3-)Mahkemece, bilirkişi raporunda, hor kullanmadan kaynaklandığı belirtilen hasar kalemleri yönünden, davanın kabulüne karar verilmiş ise de kural olarak hasar kalemleri içerisinde yer alan boya ve badana masrafların normal kullanım sonucu oluştuğu kabul edilmektedir. Kira sözleşmesinde kiralanan taşınmazın tahliye sırasında boya ve badanasının yenileneceğine dair hüküm yer almadığı gibi eski hale getirmeye ilişkin düzenleme de bulunmamaktadır. Her ne kadar hükme esas alınan bilirkişi raporunda boya badana masrafının hor kullanma sonucu oluştuğu belirtilmiş ise de, boya badana masrafının hor kullanma sonucu oluştuğunun kabulünü gerektirecek bir açıklamaya raporda yer verilmemiştir. Bu durumda boya badana masrafının hor kullanma olarak kabul edilemeyeceği gözetilerek boya ve badana masrafına yönelik talebin reddi gerekirken yazılı şekilde karar verilmesi doğru görülmemiştir.

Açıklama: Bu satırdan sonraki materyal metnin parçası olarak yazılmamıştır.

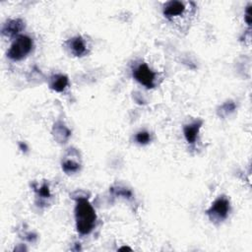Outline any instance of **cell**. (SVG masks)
<instances>
[{
  "label": "cell",
  "instance_id": "1",
  "mask_svg": "<svg viewBox=\"0 0 252 252\" xmlns=\"http://www.w3.org/2000/svg\"><path fill=\"white\" fill-rule=\"evenodd\" d=\"M75 220L77 230L83 235L91 233L94 228L96 214L88 198L79 197L76 199Z\"/></svg>",
  "mask_w": 252,
  "mask_h": 252
},
{
  "label": "cell",
  "instance_id": "2",
  "mask_svg": "<svg viewBox=\"0 0 252 252\" xmlns=\"http://www.w3.org/2000/svg\"><path fill=\"white\" fill-rule=\"evenodd\" d=\"M33 47L32 38L28 35L21 34L15 38L11 44L7 56L13 61H20L26 58L32 51Z\"/></svg>",
  "mask_w": 252,
  "mask_h": 252
},
{
  "label": "cell",
  "instance_id": "3",
  "mask_svg": "<svg viewBox=\"0 0 252 252\" xmlns=\"http://www.w3.org/2000/svg\"><path fill=\"white\" fill-rule=\"evenodd\" d=\"M229 211L230 203L228 199L224 196H220L213 202L211 207L206 211V214L212 221H221L227 218Z\"/></svg>",
  "mask_w": 252,
  "mask_h": 252
},
{
  "label": "cell",
  "instance_id": "4",
  "mask_svg": "<svg viewBox=\"0 0 252 252\" xmlns=\"http://www.w3.org/2000/svg\"><path fill=\"white\" fill-rule=\"evenodd\" d=\"M133 77L147 89H153L155 87L156 73L147 65V63L138 64L133 69Z\"/></svg>",
  "mask_w": 252,
  "mask_h": 252
},
{
  "label": "cell",
  "instance_id": "5",
  "mask_svg": "<svg viewBox=\"0 0 252 252\" xmlns=\"http://www.w3.org/2000/svg\"><path fill=\"white\" fill-rule=\"evenodd\" d=\"M25 29V22L21 19H10L7 20L1 29V32L4 36L14 37L19 36L18 34Z\"/></svg>",
  "mask_w": 252,
  "mask_h": 252
},
{
  "label": "cell",
  "instance_id": "6",
  "mask_svg": "<svg viewBox=\"0 0 252 252\" xmlns=\"http://www.w3.org/2000/svg\"><path fill=\"white\" fill-rule=\"evenodd\" d=\"M186 10L185 4L181 1H168L164 4L163 9H162V13L163 16L168 19L171 20L175 17H179L181 16Z\"/></svg>",
  "mask_w": 252,
  "mask_h": 252
},
{
  "label": "cell",
  "instance_id": "7",
  "mask_svg": "<svg viewBox=\"0 0 252 252\" xmlns=\"http://www.w3.org/2000/svg\"><path fill=\"white\" fill-rule=\"evenodd\" d=\"M66 43H67L69 50L71 51V53L74 56L82 57L88 53L87 45L85 43L84 38L81 35H77V36H74V37L68 39Z\"/></svg>",
  "mask_w": 252,
  "mask_h": 252
},
{
  "label": "cell",
  "instance_id": "8",
  "mask_svg": "<svg viewBox=\"0 0 252 252\" xmlns=\"http://www.w3.org/2000/svg\"><path fill=\"white\" fill-rule=\"evenodd\" d=\"M52 135L55 141L63 144L66 143L71 137V131L63 122L57 121L52 127Z\"/></svg>",
  "mask_w": 252,
  "mask_h": 252
},
{
  "label": "cell",
  "instance_id": "9",
  "mask_svg": "<svg viewBox=\"0 0 252 252\" xmlns=\"http://www.w3.org/2000/svg\"><path fill=\"white\" fill-rule=\"evenodd\" d=\"M202 124H203L202 120H196L183 127V134L187 143L194 144L196 142L199 131L202 127Z\"/></svg>",
  "mask_w": 252,
  "mask_h": 252
},
{
  "label": "cell",
  "instance_id": "10",
  "mask_svg": "<svg viewBox=\"0 0 252 252\" xmlns=\"http://www.w3.org/2000/svg\"><path fill=\"white\" fill-rule=\"evenodd\" d=\"M48 85H49V88L54 92L62 93L67 89L69 85V79L66 75L54 74L49 78Z\"/></svg>",
  "mask_w": 252,
  "mask_h": 252
},
{
  "label": "cell",
  "instance_id": "11",
  "mask_svg": "<svg viewBox=\"0 0 252 252\" xmlns=\"http://www.w3.org/2000/svg\"><path fill=\"white\" fill-rule=\"evenodd\" d=\"M80 167H81V164L74 159L66 158L64 159V161H62V169L67 174H71L79 171Z\"/></svg>",
  "mask_w": 252,
  "mask_h": 252
},
{
  "label": "cell",
  "instance_id": "12",
  "mask_svg": "<svg viewBox=\"0 0 252 252\" xmlns=\"http://www.w3.org/2000/svg\"><path fill=\"white\" fill-rule=\"evenodd\" d=\"M236 108V105L233 101H226L223 104H221L218 110V114L220 116H226L228 114H230L231 112H233Z\"/></svg>",
  "mask_w": 252,
  "mask_h": 252
},
{
  "label": "cell",
  "instance_id": "13",
  "mask_svg": "<svg viewBox=\"0 0 252 252\" xmlns=\"http://www.w3.org/2000/svg\"><path fill=\"white\" fill-rule=\"evenodd\" d=\"M110 192L115 195V196H122L127 199L132 198V192L127 189V188H122V187H111Z\"/></svg>",
  "mask_w": 252,
  "mask_h": 252
},
{
  "label": "cell",
  "instance_id": "14",
  "mask_svg": "<svg viewBox=\"0 0 252 252\" xmlns=\"http://www.w3.org/2000/svg\"><path fill=\"white\" fill-rule=\"evenodd\" d=\"M34 191L37 193V195L42 198V199H48L50 198L51 196V193H50V189H49V186L46 182L42 183L38 188H35Z\"/></svg>",
  "mask_w": 252,
  "mask_h": 252
},
{
  "label": "cell",
  "instance_id": "15",
  "mask_svg": "<svg viewBox=\"0 0 252 252\" xmlns=\"http://www.w3.org/2000/svg\"><path fill=\"white\" fill-rule=\"evenodd\" d=\"M135 140L138 144L140 145H147L151 141V136L150 133L147 131H140L136 134Z\"/></svg>",
  "mask_w": 252,
  "mask_h": 252
},
{
  "label": "cell",
  "instance_id": "16",
  "mask_svg": "<svg viewBox=\"0 0 252 252\" xmlns=\"http://www.w3.org/2000/svg\"><path fill=\"white\" fill-rule=\"evenodd\" d=\"M251 3L248 4V6L246 7V10H245V13H244V19H245V22L246 24L250 27L251 26Z\"/></svg>",
  "mask_w": 252,
  "mask_h": 252
},
{
  "label": "cell",
  "instance_id": "17",
  "mask_svg": "<svg viewBox=\"0 0 252 252\" xmlns=\"http://www.w3.org/2000/svg\"><path fill=\"white\" fill-rule=\"evenodd\" d=\"M19 148H20V150L22 151V152H27L28 151V146H27V144L26 143H24V142H21V143H19Z\"/></svg>",
  "mask_w": 252,
  "mask_h": 252
},
{
  "label": "cell",
  "instance_id": "18",
  "mask_svg": "<svg viewBox=\"0 0 252 252\" xmlns=\"http://www.w3.org/2000/svg\"><path fill=\"white\" fill-rule=\"evenodd\" d=\"M119 250H120V251H122V250H129V251H131L132 249H131L130 247H128V246H123V247H120Z\"/></svg>",
  "mask_w": 252,
  "mask_h": 252
}]
</instances>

4-)Ayrıca davacı tarafından yaptırılan delil tespiti sonrası alınan bilirkişi raporunda, hasar kamlemlerinin her biri ayrı ayrı değerlendirilmeden toplam 45.000 TL bedel belirlenmiştir. Hükme esas alınan bilirkişi raporunda ise aynı hasar kalemleri için toplam 58.928 TL bedel belirlendiği görülmektedir. Bilirkişi raporları arasında zarar kalemlerine ilişkin belirlenen bedeller farklı olup mahkemece raporlar arasındaki çelişkiler giderilmeden karar verilmesi de doğru görülmemiş, bozmayı gerektirmiştir.SONUÇ: Yukarıda birinci bentte açıklanan nedenler ile davalı tarafın sair temyiz itirazlarının reddine, ikinci, üçüncü ve dördüncü bentte açıklanan nedenlerle temyiz itirazlarının yerinde olduğundan kabulü ile hükmün HUMK.nun 428.maddesi gereğince davalı yararına BOZULMASINA, peşin alınan temyiz harcının istek halinde temyiz edene iadesine, 6100 sayılı HMK"nun geçici madde 3 atfıyla 1086 sayılı HUMK.nun 440.maddesi gereğince kararın tebliğinden itibaren 15 günlük süre içerisinde karar düzeltme yolu açık olmak üzere, 29/05/2018 tarihinde oybirliğiyle karar verildi.